:: SUPPLIED DATA ::

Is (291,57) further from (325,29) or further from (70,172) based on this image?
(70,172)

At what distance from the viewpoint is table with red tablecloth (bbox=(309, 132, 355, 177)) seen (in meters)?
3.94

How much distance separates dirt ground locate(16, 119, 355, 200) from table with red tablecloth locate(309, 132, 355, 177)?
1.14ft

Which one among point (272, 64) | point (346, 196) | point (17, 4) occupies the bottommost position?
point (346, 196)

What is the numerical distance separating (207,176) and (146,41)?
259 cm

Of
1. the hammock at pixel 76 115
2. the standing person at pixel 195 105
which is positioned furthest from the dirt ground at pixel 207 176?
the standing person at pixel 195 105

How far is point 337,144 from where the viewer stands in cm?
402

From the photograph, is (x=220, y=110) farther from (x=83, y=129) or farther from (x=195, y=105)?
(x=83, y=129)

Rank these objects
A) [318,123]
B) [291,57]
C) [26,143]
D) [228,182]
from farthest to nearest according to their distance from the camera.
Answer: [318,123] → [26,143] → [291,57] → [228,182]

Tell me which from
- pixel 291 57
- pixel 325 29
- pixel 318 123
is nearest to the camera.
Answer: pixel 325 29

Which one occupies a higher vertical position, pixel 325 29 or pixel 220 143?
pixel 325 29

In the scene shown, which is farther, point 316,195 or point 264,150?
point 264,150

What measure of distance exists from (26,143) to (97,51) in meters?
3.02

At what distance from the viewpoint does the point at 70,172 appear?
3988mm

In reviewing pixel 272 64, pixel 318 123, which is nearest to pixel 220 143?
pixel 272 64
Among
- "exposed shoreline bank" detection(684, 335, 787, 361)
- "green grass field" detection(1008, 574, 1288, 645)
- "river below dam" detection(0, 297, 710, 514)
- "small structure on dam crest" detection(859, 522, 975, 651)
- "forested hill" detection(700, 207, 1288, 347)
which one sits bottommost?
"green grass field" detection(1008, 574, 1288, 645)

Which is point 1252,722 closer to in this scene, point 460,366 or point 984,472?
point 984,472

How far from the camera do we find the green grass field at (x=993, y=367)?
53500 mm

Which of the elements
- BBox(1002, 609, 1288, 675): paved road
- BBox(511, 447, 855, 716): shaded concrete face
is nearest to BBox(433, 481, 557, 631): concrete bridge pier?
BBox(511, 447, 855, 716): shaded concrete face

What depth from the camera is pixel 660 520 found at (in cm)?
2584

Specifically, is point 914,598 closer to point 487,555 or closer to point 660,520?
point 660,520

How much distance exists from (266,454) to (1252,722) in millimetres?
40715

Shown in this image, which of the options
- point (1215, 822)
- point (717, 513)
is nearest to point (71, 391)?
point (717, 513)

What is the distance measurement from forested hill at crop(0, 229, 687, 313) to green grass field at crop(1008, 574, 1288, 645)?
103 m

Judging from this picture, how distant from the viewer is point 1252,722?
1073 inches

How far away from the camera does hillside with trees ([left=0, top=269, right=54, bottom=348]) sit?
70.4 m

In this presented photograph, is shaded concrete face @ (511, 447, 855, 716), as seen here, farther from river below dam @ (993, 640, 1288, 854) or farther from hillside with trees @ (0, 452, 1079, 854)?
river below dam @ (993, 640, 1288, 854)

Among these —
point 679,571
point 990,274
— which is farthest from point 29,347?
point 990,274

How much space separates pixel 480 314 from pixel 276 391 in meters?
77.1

:::

▸ GIVEN EXERCISE
Rewrite the records from the line containing "Judging from this" through the end of the records, replacing "farther" with "further" and changing nothing else.

▸ RIGHT ANSWER
Judging from this picture, how distant from the viewer is point 1252,722?
1073 inches

How far away from the camera does hillside with trees ([left=0, top=269, right=54, bottom=348]) sit?
70.4 m

In this presented photograph, is shaded concrete face @ (511, 447, 855, 716), as seen here, further from river below dam @ (993, 640, 1288, 854) or further from hillside with trees @ (0, 452, 1079, 854)?
river below dam @ (993, 640, 1288, 854)

Among these —
point 679,571
point 990,274
— which is farthest from point 29,347?
point 990,274

How much space separates pixel 480 314 from pixel 276 391 in meters?
77.1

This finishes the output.